After about a decade of stringent, heavyweight processes culminating in the rational unified process (RUP), the pendulum is finally swinging back in a more sane direction. While many larger IT shops are slow to adopt them, some of the ideas first collected in the Extreme Programming (XP) method are finally making it into the mainstream. Over the next couple of years, those ideas will gain momentum. I'm seeing customers who were hell-bent against agile development strongly consider it. It takes a long of time to turn a battleship, but it's happening. Continuous integration, automated unit testing, and simplicity are all getting more and more attention. Soon, you'll see full-blown test-driven development creep into conservative programming organizations. The ideas are powerful and sound.

The next important step is the reduction of tools. Right now, many developers spend too much time supporting formal documentation rather than concentrating on readable code. Formalized, full-blown UML-style modeling will not help a project as much as simpler temporary diagrams on a whiteboard. The role of a diagram is to improve understanding; if you are only producing it because you have to, and not because it adds value to the design, then don't bother. I also think model-driven architecture (MDA) is moving in the wrong direction. Generated code on such a scale is rarely legible, and visual languages have consequences on performance, reuse, and readability that we're only now coming to understand. You're better off writing simple, concise code from scratch that's easy to understand and maintain.

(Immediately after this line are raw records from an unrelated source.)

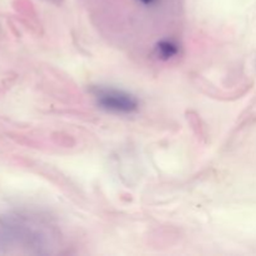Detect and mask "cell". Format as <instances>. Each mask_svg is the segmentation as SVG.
Here are the masks:
<instances>
[{"instance_id":"obj_1","label":"cell","mask_w":256,"mask_h":256,"mask_svg":"<svg viewBox=\"0 0 256 256\" xmlns=\"http://www.w3.org/2000/svg\"><path fill=\"white\" fill-rule=\"evenodd\" d=\"M94 96L102 109L115 114H132L139 106L132 95L112 88H96Z\"/></svg>"}]
</instances>
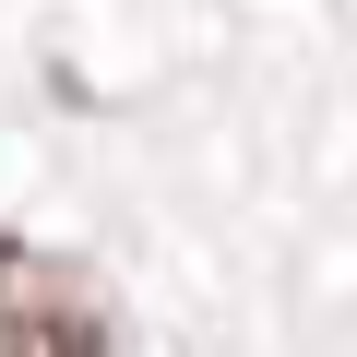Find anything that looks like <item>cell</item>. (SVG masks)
Wrapping results in <instances>:
<instances>
[{
	"mask_svg": "<svg viewBox=\"0 0 357 357\" xmlns=\"http://www.w3.org/2000/svg\"><path fill=\"white\" fill-rule=\"evenodd\" d=\"M0 357H119V310L72 250L0 238Z\"/></svg>",
	"mask_w": 357,
	"mask_h": 357,
	"instance_id": "1",
	"label": "cell"
}]
</instances>
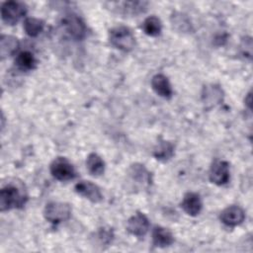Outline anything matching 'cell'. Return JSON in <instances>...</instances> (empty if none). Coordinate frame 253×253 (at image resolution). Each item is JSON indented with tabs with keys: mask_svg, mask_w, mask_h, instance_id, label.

As that battleship comes around, some vendors will resist the simpler process. IBM's recent purchase of Rational gives more financial backing to the vendor supporting one of the heavier development processes, and they're starting to muddy the waters by labeling some of their own tools with the Agile label. Hopefully, independent consultants and academics will champion the lightweight development processes that are far more appropriate for most of the applications built today.

Even if you're not ready to adopt a whole new development process, take advantage of some of the principles. Automate your tests, value simplicity, and integrate continuously.